7 1.4 Motivasi Penelitian Investigasi terhadap relevansi nilai komponen OCI penting dilakukan karena beberapa alasan berikut ini: Pertama, fokus dalam analisis relevansi nilai adalah dua dari lima komponen OCI yang diwajibkan oleh standar, yaitu (1) keuntungan/kerugian yang timbul dari penjabaran laporan keuangan dari kegiatan usaha di luar negeri dan (2) keuntungan atau kerugian atas perubahan nilai wajar pada aset keuangan tersedia untuk dijual. Alasannya, dua komponen tersebut merupakan komponen yang substansial dan paling sering dilaporkan (Louis, 2003; Bratten, Causholli, dan Khan, 2016; Chambers et al, 2007). Kedua, perlu investigasi menggunakan data OCI pada periode setelah standar berlaku (as reported). Dalam Chambers et al. (2007), studi-studi terdahulu banyak yang menggunakan pendekatan as-if-reported akibatnya memperbesar kemungkinan kesalahan penarikan kesimpulan. Ketiga, dua penelitian sebelumnya yaitu Bratten, Causholli, dan Khan (2016) dan Dhaliwal, Subramanyam, dan Trezevant (1999) hanya dilakukan pada perusahaan di sektor perbankan, sehingga perlu diuji validitasnya di perusahaan non perbankan yang tidak langsung terkena dampak nilai wajar. Volatilitas OCI di industri manufaktur lebih rendah daripada industri keuangan sehingga analis jarang memperhatikan bagian OCI terlebih jika disajikan dalam format laporan ekuitas pemilik (McDaniel, 2000). Oleh karena itu, perlu diuji kembali hasilnya pada industri di luar keuangan.
8 1.5 Kontribusi Penelitian Berdasarkan tujuan penelitian yang telah dijabarkan di atas, penelitian ini diharapkan memberikan kontribusi baik secara teoritis maupun praktis. Manfaat yang diperoleh dari penulisan ini adalah sebagai berikut. 1. Bagi regulator, penelitian ini diharapkan memberikan informasi tambahan dalam menyusun standar baru atau memperbaiki standar yang sudah ada. Jika komponen OCI tidak memiliki relevansi nilai, maka adopsi IAS 1 sesungguhnya tidak perlu. 2. Bagi akademisi, penelitian ini diharapkan dapat memberikan informasi empiris tambahan dan memberikan tambahan referensi literatur terkait relevansi nilai komponen OCI. 3. Bagi investor, penelitian ini diharapkan dapat memberikan informasi tambahan dalam analisis laporan keuangan untuk kepentingan pengambilan keputusan investasi. Investor dapat menggunakan informasi OCI dan komponennya untuk memprediksi aliran kas di masa depan. 1.6 Sistematika Penulisan Sistematika penulisan laporan penelitian ini sebagai berikut. BAB I: PENDAHULUAN; berisi latar belakang, rumusan masalah, pertanyaan penelitian, tujuan penelitian, manfaat penelitian, ruang lingkup dan batasan penelitian, serta sistematika penulisan. BAB II: TINJAUAN PUSTAKA; terdiri dari landasan teori yang digunakan peneliti, penelitian terdahulu, dan pengembangan hipotesis.

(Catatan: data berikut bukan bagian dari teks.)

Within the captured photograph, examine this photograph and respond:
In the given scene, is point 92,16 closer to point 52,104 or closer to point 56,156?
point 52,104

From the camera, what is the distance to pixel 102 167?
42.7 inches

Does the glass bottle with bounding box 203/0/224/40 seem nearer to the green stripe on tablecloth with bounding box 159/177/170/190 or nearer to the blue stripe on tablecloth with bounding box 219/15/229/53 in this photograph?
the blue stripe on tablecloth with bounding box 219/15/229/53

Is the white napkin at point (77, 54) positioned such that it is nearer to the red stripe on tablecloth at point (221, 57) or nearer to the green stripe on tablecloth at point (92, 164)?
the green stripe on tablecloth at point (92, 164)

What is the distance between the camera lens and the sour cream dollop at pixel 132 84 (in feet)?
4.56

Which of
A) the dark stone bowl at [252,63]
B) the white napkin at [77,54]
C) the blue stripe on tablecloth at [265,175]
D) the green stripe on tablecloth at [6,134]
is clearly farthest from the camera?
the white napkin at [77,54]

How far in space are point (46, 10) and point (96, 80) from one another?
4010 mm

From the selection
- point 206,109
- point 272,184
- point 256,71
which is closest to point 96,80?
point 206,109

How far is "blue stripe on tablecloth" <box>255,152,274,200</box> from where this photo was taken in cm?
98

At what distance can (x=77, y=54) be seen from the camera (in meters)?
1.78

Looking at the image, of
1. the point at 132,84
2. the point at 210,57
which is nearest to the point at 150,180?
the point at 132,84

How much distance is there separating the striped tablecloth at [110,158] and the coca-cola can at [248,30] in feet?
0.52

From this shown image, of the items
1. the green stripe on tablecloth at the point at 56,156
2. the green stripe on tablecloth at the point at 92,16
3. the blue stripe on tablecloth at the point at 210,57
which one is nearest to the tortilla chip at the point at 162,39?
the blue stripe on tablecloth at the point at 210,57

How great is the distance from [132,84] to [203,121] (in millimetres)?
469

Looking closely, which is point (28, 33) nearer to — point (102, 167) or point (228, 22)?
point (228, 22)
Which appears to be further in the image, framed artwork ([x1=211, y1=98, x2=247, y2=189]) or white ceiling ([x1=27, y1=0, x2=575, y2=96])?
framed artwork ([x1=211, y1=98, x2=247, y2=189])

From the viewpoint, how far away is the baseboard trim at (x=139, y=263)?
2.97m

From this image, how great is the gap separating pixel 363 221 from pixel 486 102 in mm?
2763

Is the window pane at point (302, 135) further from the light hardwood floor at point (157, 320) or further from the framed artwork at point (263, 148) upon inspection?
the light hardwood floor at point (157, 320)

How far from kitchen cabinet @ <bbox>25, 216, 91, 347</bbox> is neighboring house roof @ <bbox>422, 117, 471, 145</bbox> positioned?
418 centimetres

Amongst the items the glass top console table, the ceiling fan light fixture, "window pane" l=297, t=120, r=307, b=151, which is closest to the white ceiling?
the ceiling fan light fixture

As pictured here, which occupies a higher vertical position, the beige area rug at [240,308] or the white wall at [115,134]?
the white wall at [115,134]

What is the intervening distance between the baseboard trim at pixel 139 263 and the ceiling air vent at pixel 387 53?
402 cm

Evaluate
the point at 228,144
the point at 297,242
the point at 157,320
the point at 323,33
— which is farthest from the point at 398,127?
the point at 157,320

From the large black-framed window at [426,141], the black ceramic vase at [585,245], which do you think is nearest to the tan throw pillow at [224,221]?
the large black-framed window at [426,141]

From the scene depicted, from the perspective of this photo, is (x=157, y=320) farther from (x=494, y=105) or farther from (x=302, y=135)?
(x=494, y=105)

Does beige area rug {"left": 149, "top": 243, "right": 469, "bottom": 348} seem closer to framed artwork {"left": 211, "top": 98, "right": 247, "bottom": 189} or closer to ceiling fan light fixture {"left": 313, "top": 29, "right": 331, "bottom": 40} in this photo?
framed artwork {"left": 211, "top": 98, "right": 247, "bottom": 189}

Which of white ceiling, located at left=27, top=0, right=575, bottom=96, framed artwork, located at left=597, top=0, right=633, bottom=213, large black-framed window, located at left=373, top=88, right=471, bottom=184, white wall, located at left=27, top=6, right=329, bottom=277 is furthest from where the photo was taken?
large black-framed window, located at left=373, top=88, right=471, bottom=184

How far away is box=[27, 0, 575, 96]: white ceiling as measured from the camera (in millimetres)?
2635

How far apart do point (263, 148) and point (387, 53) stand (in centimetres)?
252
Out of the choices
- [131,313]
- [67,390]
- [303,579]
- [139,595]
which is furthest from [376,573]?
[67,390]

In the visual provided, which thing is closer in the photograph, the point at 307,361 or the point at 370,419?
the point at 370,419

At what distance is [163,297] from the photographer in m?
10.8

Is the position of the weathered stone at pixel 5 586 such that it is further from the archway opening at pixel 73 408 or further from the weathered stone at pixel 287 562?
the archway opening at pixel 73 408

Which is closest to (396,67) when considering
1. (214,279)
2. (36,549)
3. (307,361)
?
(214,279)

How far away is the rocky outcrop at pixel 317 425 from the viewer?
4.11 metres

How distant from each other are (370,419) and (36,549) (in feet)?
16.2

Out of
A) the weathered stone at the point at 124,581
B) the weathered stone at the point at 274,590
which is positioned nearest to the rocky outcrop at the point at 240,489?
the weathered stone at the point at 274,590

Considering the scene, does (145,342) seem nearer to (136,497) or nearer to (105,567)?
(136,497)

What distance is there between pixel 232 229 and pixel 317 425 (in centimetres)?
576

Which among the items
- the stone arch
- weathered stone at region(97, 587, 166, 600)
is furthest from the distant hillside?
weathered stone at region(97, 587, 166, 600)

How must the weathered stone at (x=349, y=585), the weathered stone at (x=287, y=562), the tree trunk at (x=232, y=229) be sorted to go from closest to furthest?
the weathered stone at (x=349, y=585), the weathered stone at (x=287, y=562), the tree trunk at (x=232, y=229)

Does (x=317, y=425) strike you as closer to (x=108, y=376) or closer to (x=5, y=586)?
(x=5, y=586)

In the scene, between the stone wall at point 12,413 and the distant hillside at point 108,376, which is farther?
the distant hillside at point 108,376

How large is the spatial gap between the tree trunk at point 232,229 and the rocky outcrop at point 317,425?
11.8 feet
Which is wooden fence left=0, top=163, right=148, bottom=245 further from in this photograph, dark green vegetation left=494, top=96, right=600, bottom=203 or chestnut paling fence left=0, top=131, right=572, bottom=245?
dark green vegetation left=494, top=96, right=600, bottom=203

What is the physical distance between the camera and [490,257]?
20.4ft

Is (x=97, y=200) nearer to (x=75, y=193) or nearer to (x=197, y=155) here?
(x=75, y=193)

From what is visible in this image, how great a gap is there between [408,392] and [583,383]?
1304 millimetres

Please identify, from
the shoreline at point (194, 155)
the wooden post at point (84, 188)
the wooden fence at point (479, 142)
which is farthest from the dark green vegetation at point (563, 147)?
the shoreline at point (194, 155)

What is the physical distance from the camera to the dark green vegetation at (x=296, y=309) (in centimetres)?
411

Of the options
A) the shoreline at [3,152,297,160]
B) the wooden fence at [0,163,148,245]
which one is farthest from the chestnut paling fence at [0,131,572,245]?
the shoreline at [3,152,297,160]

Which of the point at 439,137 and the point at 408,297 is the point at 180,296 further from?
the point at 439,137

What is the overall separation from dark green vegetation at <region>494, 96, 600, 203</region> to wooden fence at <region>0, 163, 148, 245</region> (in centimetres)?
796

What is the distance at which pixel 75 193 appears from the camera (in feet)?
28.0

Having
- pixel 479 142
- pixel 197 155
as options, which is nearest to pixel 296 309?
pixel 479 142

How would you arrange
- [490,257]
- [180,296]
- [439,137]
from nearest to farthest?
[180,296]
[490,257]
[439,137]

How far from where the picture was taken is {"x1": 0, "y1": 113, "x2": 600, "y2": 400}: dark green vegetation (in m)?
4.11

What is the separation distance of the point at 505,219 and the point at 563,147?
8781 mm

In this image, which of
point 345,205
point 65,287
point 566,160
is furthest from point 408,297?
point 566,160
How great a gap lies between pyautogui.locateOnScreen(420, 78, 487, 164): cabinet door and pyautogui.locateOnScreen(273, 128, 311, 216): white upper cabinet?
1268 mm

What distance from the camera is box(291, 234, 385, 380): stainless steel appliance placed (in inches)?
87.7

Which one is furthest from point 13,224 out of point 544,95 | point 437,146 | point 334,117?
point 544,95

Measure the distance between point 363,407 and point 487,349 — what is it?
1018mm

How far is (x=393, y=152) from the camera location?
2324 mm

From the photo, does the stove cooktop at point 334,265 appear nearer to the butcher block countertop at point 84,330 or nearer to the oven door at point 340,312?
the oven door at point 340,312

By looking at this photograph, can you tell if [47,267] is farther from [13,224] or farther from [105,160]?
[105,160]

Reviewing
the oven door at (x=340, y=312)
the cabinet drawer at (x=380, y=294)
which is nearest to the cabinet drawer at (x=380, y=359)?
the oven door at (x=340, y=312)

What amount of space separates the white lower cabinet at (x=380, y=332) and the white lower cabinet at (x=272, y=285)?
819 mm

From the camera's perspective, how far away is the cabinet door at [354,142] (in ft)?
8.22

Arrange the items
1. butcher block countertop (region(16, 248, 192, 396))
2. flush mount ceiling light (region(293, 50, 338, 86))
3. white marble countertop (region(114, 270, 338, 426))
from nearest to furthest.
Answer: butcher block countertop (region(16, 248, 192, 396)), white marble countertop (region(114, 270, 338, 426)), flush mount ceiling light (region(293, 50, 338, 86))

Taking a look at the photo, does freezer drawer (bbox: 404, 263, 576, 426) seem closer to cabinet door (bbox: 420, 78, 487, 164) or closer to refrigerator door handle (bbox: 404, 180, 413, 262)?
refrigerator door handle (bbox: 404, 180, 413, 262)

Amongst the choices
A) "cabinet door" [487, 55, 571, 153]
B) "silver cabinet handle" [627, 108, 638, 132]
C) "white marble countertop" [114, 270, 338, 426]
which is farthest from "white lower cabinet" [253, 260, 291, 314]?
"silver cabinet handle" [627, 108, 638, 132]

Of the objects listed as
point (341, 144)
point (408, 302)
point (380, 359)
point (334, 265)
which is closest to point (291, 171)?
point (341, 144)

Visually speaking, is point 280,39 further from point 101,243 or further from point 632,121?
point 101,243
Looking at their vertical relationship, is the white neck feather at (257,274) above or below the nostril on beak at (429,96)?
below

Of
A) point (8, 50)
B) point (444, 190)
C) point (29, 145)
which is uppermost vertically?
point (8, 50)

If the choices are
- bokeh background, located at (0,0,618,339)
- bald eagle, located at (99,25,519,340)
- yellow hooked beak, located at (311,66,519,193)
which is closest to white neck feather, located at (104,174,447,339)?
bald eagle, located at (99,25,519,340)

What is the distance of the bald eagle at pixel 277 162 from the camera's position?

9 BAB III: METODE PENELITIAN; bab ini menjelaskan tentang populasi dan sampel, metode pengumpulan data, dan metode analisis data. BAB IV: HASIL PENELITIAN DAN PEMBAHASAN; berisi deskripsi data, pengujian hipotesis, dan pembahasan. BAB V: PENUTUP; berisi kesimpulan, keterbatasan penelitian, dan saran bagi penelitian selanjutnya.